Sir William Burrell (10 October 1732 – 20 January 1796) was an English antiquarian.
He was the third son of Peter Burrell of Beckenham, Kent, and was born in Leadenhall Street on 10 October 1732. He was educated at St. John's College, Cambridge, whence he graduated as LL.B. in 1755, and LL.D. in 1760, and in the latter year (3 November) was admitted as an advocate at Doctors' Commons. He practised chiefly in the admiralty court, and there were in the possession of his grandson, Sir Walter Burrell, two volumes of his own manuscript reports of cases decided in that court between the years 1766 and 1774. They were edited by Mr.
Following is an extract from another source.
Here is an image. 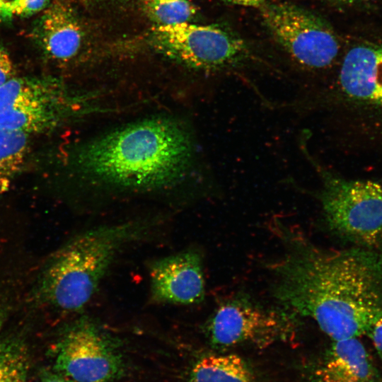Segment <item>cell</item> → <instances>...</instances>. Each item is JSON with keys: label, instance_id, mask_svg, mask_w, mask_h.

R. G. Marsden in 1885.
Burrell was made chancellor of Worcester in 1764, and held the same office in the diocese of Rochester, continuing in both posts till his death. He was elected M.P. for Haslemere in 1768, and became a commissioner of excise in 1774, being re-elected for Haslemere in that year. He was also F.R.S. and F.S.A., and a director of the South Sea Company. By his marriage in 1773 with his cousin Sophia Raymond, a noted poet and dramatist and daughter of Sir Charles Raymond, he acquired considerable wealth.
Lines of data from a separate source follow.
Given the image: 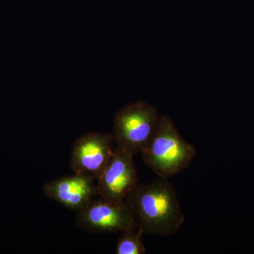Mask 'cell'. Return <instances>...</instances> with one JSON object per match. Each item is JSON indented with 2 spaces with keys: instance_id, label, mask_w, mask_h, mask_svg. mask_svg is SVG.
I'll return each mask as SVG.
<instances>
[{
  "instance_id": "6da1fadb",
  "label": "cell",
  "mask_w": 254,
  "mask_h": 254,
  "mask_svg": "<svg viewBox=\"0 0 254 254\" xmlns=\"http://www.w3.org/2000/svg\"><path fill=\"white\" fill-rule=\"evenodd\" d=\"M126 201L144 235H173L185 222L176 190L168 179L138 184Z\"/></svg>"
},
{
  "instance_id": "7a4b0ae2",
  "label": "cell",
  "mask_w": 254,
  "mask_h": 254,
  "mask_svg": "<svg viewBox=\"0 0 254 254\" xmlns=\"http://www.w3.org/2000/svg\"><path fill=\"white\" fill-rule=\"evenodd\" d=\"M141 155L159 177L169 179L190 166L196 150L184 139L170 117L160 115L158 128Z\"/></svg>"
},
{
  "instance_id": "3957f363",
  "label": "cell",
  "mask_w": 254,
  "mask_h": 254,
  "mask_svg": "<svg viewBox=\"0 0 254 254\" xmlns=\"http://www.w3.org/2000/svg\"><path fill=\"white\" fill-rule=\"evenodd\" d=\"M158 110L144 101L128 104L113 119V137L118 147L133 155L141 154L158 128Z\"/></svg>"
},
{
  "instance_id": "277c9868",
  "label": "cell",
  "mask_w": 254,
  "mask_h": 254,
  "mask_svg": "<svg viewBox=\"0 0 254 254\" xmlns=\"http://www.w3.org/2000/svg\"><path fill=\"white\" fill-rule=\"evenodd\" d=\"M77 213L76 226L91 233L123 232L138 228L134 215L126 200L115 202L100 197L93 198Z\"/></svg>"
},
{
  "instance_id": "5b68a950",
  "label": "cell",
  "mask_w": 254,
  "mask_h": 254,
  "mask_svg": "<svg viewBox=\"0 0 254 254\" xmlns=\"http://www.w3.org/2000/svg\"><path fill=\"white\" fill-rule=\"evenodd\" d=\"M134 155L117 147L104 172L98 179L97 190L100 198L123 202L138 185V172Z\"/></svg>"
},
{
  "instance_id": "8992f818",
  "label": "cell",
  "mask_w": 254,
  "mask_h": 254,
  "mask_svg": "<svg viewBox=\"0 0 254 254\" xmlns=\"http://www.w3.org/2000/svg\"><path fill=\"white\" fill-rule=\"evenodd\" d=\"M114 137L110 133L90 132L74 141L70 167L73 173L91 176L98 181L113 155Z\"/></svg>"
},
{
  "instance_id": "52a82bcc",
  "label": "cell",
  "mask_w": 254,
  "mask_h": 254,
  "mask_svg": "<svg viewBox=\"0 0 254 254\" xmlns=\"http://www.w3.org/2000/svg\"><path fill=\"white\" fill-rule=\"evenodd\" d=\"M95 182L88 175L73 173L47 182L43 190L50 199L78 213L98 196Z\"/></svg>"
},
{
  "instance_id": "ba28073f",
  "label": "cell",
  "mask_w": 254,
  "mask_h": 254,
  "mask_svg": "<svg viewBox=\"0 0 254 254\" xmlns=\"http://www.w3.org/2000/svg\"><path fill=\"white\" fill-rule=\"evenodd\" d=\"M117 243V254H143L146 249L143 242L144 233L141 229L121 232Z\"/></svg>"
}]
</instances>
From an early period in life he was interested in antiquarian pursuits, and ultimately concentrated his attention upon the history of the county of Sussex. Nearly every parish of Sussex was personally visited by him, and its records inspected and partly copied. Drawings were made for him of churches, houses, and sepulchral monuments, and he spared no labour in tracing the descent of the county families. He did not print any portion of his work, but bequeathed the entire collection to the British Museum, where it is now deposited among the Add. MSS.
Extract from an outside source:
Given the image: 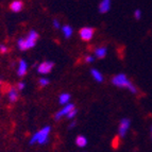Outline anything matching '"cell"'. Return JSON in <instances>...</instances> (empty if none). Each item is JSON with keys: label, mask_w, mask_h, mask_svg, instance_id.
<instances>
[{"label": "cell", "mask_w": 152, "mask_h": 152, "mask_svg": "<svg viewBox=\"0 0 152 152\" xmlns=\"http://www.w3.org/2000/svg\"><path fill=\"white\" fill-rule=\"evenodd\" d=\"M38 37H39V35L35 30L29 31L26 37H20L17 39V48L21 51L34 48L38 41Z\"/></svg>", "instance_id": "6da1fadb"}, {"label": "cell", "mask_w": 152, "mask_h": 152, "mask_svg": "<svg viewBox=\"0 0 152 152\" xmlns=\"http://www.w3.org/2000/svg\"><path fill=\"white\" fill-rule=\"evenodd\" d=\"M112 83L117 87H124V88L129 89L132 94H137L138 93V89L136 88V86L133 85V83L130 81L128 77L124 74L116 75L114 78L112 79Z\"/></svg>", "instance_id": "7a4b0ae2"}, {"label": "cell", "mask_w": 152, "mask_h": 152, "mask_svg": "<svg viewBox=\"0 0 152 152\" xmlns=\"http://www.w3.org/2000/svg\"><path fill=\"white\" fill-rule=\"evenodd\" d=\"M51 132V127L50 126H46L43 129H41L39 131H37L36 133L32 135V137L30 138V145L34 144H39V145H46L49 142V135Z\"/></svg>", "instance_id": "3957f363"}, {"label": "cell", "mask_w": 152, "mask_h": 152, "mask_svg": "<svg viewBox=\"0 0 152 152\" xmlns=\"http://www.w3.org/2000/svg\"><path fill=\"white\" fill-rule=\"evenodd\" d=\"M54 67V63L52 61H45L37 66V72L41 75L50 74Z\"/></svg>", "instance_id": "277c9868"}, {"label": "cell", "mask_w": 152, "mask_h": 152, "mask_svg": "<svg viewBox=\"0 0 152 152\" xmlns=\"http://www.w3.org/2000/svg\"><path fill=\"white\" fill-rule=\"evenodd\" d=\"M94 33H95L94 28H91V27H83L81 30L79 31V35H80L82 41L88 42L93 38Z\"/></svg>", "instance_id": "5b68a950"}, {"label": "cell", "mask_w": 152, "mask_h": 152, "mask_svg": "<svg viewBox=\"0 0 152 152\" xmlns=\"http://www.w3.org/2000/svg\"><path fill=\"white\" fill-rule=\"evenodd\" d=\"M130 126H131V120L129 118H122L120 120L119 127H118V134H119L120 137L126 136V134L130 129Z\"/></svg>", "instance_id": "8992f818"}, {"label": "cell", "mask_w": 152, "mask_h": 152, "mask_svg": "<svg viewBox=\"0 0 152 152\" xmlns=\"http://www.w3.org/2000/svg\"><path fill=\"white\" fill-rule=\"evenodd\" d=\"M75 109V104L74 103H67L61 111H58L56 115H54V119L56 120H60L62 117L64 116H67L69 114V112L72 111Z\"/></svg>", "instance_id": "52a82bcc"}, {"label": "cell", "mask_w": 152, "mask_h": 152, "mask_svg": "<svg viewBox=\"0 0 152 152\" xmlns=\"http://www.w3.org/2000/svg\"><path fill=\"white\" fill-rule=\"evenodd\" d=\"M112 7V0H101L99 2L98 11L100 14H105L111 10Z\"/></svg>", "instance_id": "ba28073f"}, {"label": "cell", "mask_w": 152, "mask_h": 152, "mask_svg": "<svg viewBox=\"0 0 152 152\" xmlns=\"http://www.w3.org/2000/svg\"><path fill=\"white\" fill-rule=\"evenodd\" d=\"M27 71H28V63H27L26 60L21 58L17 66V71H16V72H17V76L21 78V77H23L27 74Z\"/></svg>", "instance_id": "9c48e42d"}, {"label": "cell", "mask_w": 152, "mask_h": 152, "mask_svg": "<svg viewBox=\"0 0 152 152\" xmlns=\"http://www.w3.org/2000/svg\"><path fill=\"white\" fill-rule=\"evenodd\" d=\"M10 9H11V11L14 12V13L21 12L23 9V2L21 1V0H14V1L11 2Z\"/></svg>", "instance_id": "30bf717a"}, {"label": "cell", "mask_w": 152, "mask_h": 152, "mask_svg": "<svg viewBox=\"0 0 152 152\" xmlns=\"http://www.w3.org/2000/svg\"><path fill=\"white\" fill-rule=\"evenodd\" d=\"M17 91H18L17 88L12 87V88L8 91V98H9V100H10V102H12V103H14V102H16L18 100L19 95H18Z\"/></svg>", "instance_id": "8fae6325"}, {"label": "cell", "mask_w": 152, "mask_h": 152, "mask_svg": "<svg viewBox=\"0 0 152 152\" xmlns=\"http://www.w3.org/2000/svg\"><path fill=\"white\" fill-rule=\"evenodd\" d=\"M91 77L94 78L95 81L99 82V83H101V82H103V76H102V74L98 70V69H96V68H91Z\"/></svg>", "instance_id": "7c38bea8"}, {"label": "cell", "mask_w": 152, "mask_h": 152, "mask_svg": "<svg viewBox=\"0 0 152 152\" xmlns=\"http://www.w3.org/2000/svg\"><path fill=\"white\" fill-rule=\"evenodd\" d=\"M107 53V47H99V48L95 49V56L98 58H104Z\"/></svg>", "instance_id": "4fadbf2b"}, {"label": "cell", "mask_w": 152, "mask_h": 152, "mask_svg": "<svg viewBox=\"0 0 152 152\" xmlns=\"http://www.w3.org/2000/svg\"><path fill=\"white\" fill-rule=\"evenodd\" d=\"M62 32H63L64 36H65L66 38H69L71 37V35H72V33H74V29H72V27L69 25H65L62 27Z\"/></svg>", "instance_id": "5bb4252c"}, {"label": "cell", "mask_w": 152, "mask_h": 152, "mask_svg": "<svg viewBox=\"0 0 152 152\" xmlns=\"http://www.w3.org/2000/svg\"><path fill=\"white\" fill-rule=\"evenodd\" d=\"M76 145L80 148L85 147L87 145V138L85 136H83V135H79L76 138Z\"/></svg>", "instance_id": "9a60e30c"}, {"label": "cell", "mask_w": 152, "mask_h": 152, "mask_svg": "<svg viewBox=\"0 0 152 152\" xmlns=\"http://www.w3.org/2000/svg\"><path fill=\"white\" fill-rule=\"evenodd\" d=\"M69 100H70V95L67 94V93H64V94L60 95V97H58V102H60V104L69 103Z\"/></svg>", "instance_id": "2e32d148"}, {"label": "cell", "mask_w": 152, "mask_h": 152, "mask_svg": "<svg viewBox=\"0 0 152 152\" xmlns=\"http://www.w3.org/2000/svg\"><path fill=\"white\" fill-rule=\"evenodd\" d=\"M38 83H39L41 86H47V85L50 83V80L47 78H41L39 79V81H38Z\"/></svg>", "instance_id": "e0dca14e"}, {"label": "cell", "mask_w": 152, "mask_h": 152, "mask_svg": "<svg viewBox=\"0 0 152 152\" xmlns=\"http://www.w3.org/2000/svg\"><path fill=\"white\" fill-rule=\"evenodd\" d=\"M77 113H78V111H77V110H76V107H75V109L72 110V111H70V112H69V114L67 115V116H66V117H67V118H68V119H74V118H75V116H76V115H77Z\"/></svg>", "instance_id": "ac0fdd59"}, {"label": "cell", "mask_w": 152, "mask_h": 152, "mask_svg": "<svg viewBox=\"0 0 152 152\" xmlns=\"http://www.w3.org/2000/svg\"><path fill=\"white\" fill-rule=\"evenodd\" d=\"M134 18L137 19V20L142 18V11H140V9H136V10L134 11Z\"/></svg>", "instance_id": "d6986e66"}, {"label": "cell", "mask_w": 152, "mask_h": 152, "mask_svg": "<svg viewBox=\"0 0 152 152\" xmlns=\"http://www.w3.org/2000/svg\"><path fill=\"white\" fill-rule=\"evenodd\" d=\"M52 26H53V28L60 29L61 28V23H60L58 19H53V20H52Z\"/></svg>", "instance_id": "ffe728a7"}, {"label": "cell", "mask_w": 152, "mask_h": 152, "mask_svg": "<svg viewBox=\"0 0 152 152\" xmlns=\"http://www.w3.org/2000/svg\"><path fill=\"white\" fill-rule=\"evenodd\" d=\"M8 47H7V46L5 45H3V44H0V52H1V53H7V52H8Z\"/></svg>", "instance_id": "44dd1931"}, {"label": "cell", "mask_w": 152, "mask_h": 152, "mask_svg": "<svg viewBox=\"0 0 152 152\" xmlns=\"http://www.w3.org/2000/svg\"><path fill=\"white\" fill-rule=\"evenodd\" d=\"M25 87H26V83H23V82H18L17 83V89L18 91H23Z\"/></svg>", "instance_id": "7402d4cb"}, {"label": "cell", "mask_w": 152, "mask_h": 152, "mask_svg": "<svg viewBox=\"0 0 152 152\" xmlns=\"http://www.w3.org/2000/svg\"><path fill=\"white\" fill-rule=\"evenodd\" d=\"M85 61H86L87 63H93V62L95 61V58L91 56H87L86 58H85Z\"/></svg>", "instance_id": "603a6c76"}, {"label": "cell", "mask_w": 152, "mask_h": 152, "mask_svg": "<svg viewBox=\"0 0 152 152\" xmlns=\"http://www.w3.org/2000/svg\"><path fill=\"white\" fill-rule=\"evenodd\" d=\"M77 126V122L76 121H72L70 124H69V127H68V129H74L75 127Z\"/></svg>", "instance_id": "cb8c5ba5"}, {"label": "cell", "mask_w": 152, "mask_h": 152, "mask_svg": "<svg viewBox=\"0 0 152 152\" xmlns=\"http://www.w3.org/2000/svg\"><path fill=\"white\" fill-rule=\"evenodd\" d=\"M150 133H151V140H152V126H151V128H150Z\"/></svg>", "instance_id": "d4e9b609"}]
</instances>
Burrell was seized with paralysis in August 1787, and, though he partially recovered, found it necessary to resign his public appointments. He retired to Deepdene in Surrey with his wife Sophia, and there died on 20 January 1796. He was buried at West Grinstead, Sussex, where a simple monument to his memory by Flaxman has been placed in the church. Lady Burrell married secondly the clergyman William Clay. She died on the Isle of Wight 20 June 1802.